Een andere belangrijke les die Arian heeft geleerd en graag aan toekomstige sociaal ondernemers wil meegeven is dat je door kleine doelen te stellen sneller vooruit gaat. “Begin met concrete doelen die op korte termijn te verwezenlijken zijn, zo zie je snel resultaat.” Zelf deden ze dat ook aan het begin, steeds een dominosteentje erbij zetten. Het gaat dan niet zo snel, maar volgens Arian moet dat ook aan het begin. “Op een gegeven moment weet je dat je idee werkt, en moet je vertrouwen hebben om grotere doelen te stellen, zoals twintig colleges maken of mensen in dienst nemen.”
“Begin met concrete doelen die op korte termijn te verwezenlijken zijn, zo zie je snel resultaat.”
Aardigere maatschappij
Arian vindt dat sociaal ondernemen al goed in deze maatschappij past. “We leven in een tijd waarin alles open en bloot is, alles is van iedereen te zien.

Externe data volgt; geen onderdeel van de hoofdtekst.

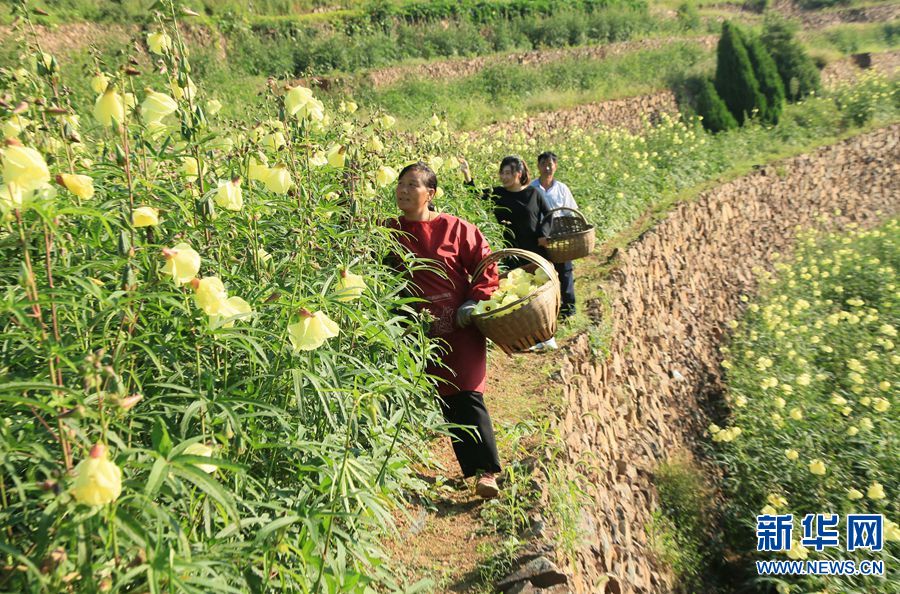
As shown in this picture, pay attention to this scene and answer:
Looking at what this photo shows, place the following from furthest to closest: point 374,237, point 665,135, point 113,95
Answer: point 665,135 → point 374,237 → point 113,95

Met een sociale onderneming is data eigenlijk hetzelfde: je bent transparant bezig met wat je aan het doen bent.” Hij denkt dat sociale ondernemingen de stappen nemen naar een maatschappij die aardiger is voor elkaar.

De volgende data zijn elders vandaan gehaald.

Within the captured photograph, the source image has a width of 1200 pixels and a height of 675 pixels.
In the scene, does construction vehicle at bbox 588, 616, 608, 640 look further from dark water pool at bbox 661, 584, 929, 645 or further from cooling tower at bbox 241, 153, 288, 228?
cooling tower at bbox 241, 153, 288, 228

Hij vindt het belangrijk dat er niet alleen gigantische organisaties zijn waar winst maken voorop staat, maar dat er ook andere beweegredenen zijn voor mensen om een onderneming te starten. Geld verdienen met een sociale onderneming vindt hij geen schande, maar wel vindt hij dat de balans tussen sociaal ondernemen en winst maken duidelijk moet zijn. “Je kan prima je boterham verdienen met een sociale onderneming, maar ik vindt niet dat dat je doel moet zijn. Het sociale aspect gaat altijd voor.”
Mentaliteitsverandering
Volgens Arian wordt er al veel gedaan om sociaal ondernemen te stimuleren, door het afgeven van subsidies en fondsen. Hij denkt dat sociaal ondernemen alleen meer de standaard wordt als de mentaliteit van het grote publiek veranderd. “We zijn nu helemaal vergroeid met het idee dat we een goede baan moeten krijgen en geld moeten verdienen. Bij sociaal ondernemen denk je daar niet aan. Je denkt aan hoe je de maatschappij beter kan maken. Dat is een mentaliteitsverandering die bij mensen zelf moet veranderen. Pas dan kan sociaal ondernemen de standaard worden.”
Voor de so-estafette raadt Arian sociaal ondernemer Vincent van der Wel van Patient One aan. Van der Wel ontwikkelde een model dat de business risico’s van een nieuw geneesmiddel dat op de markt moet komen verdeeld tussen alle betrokken partijen.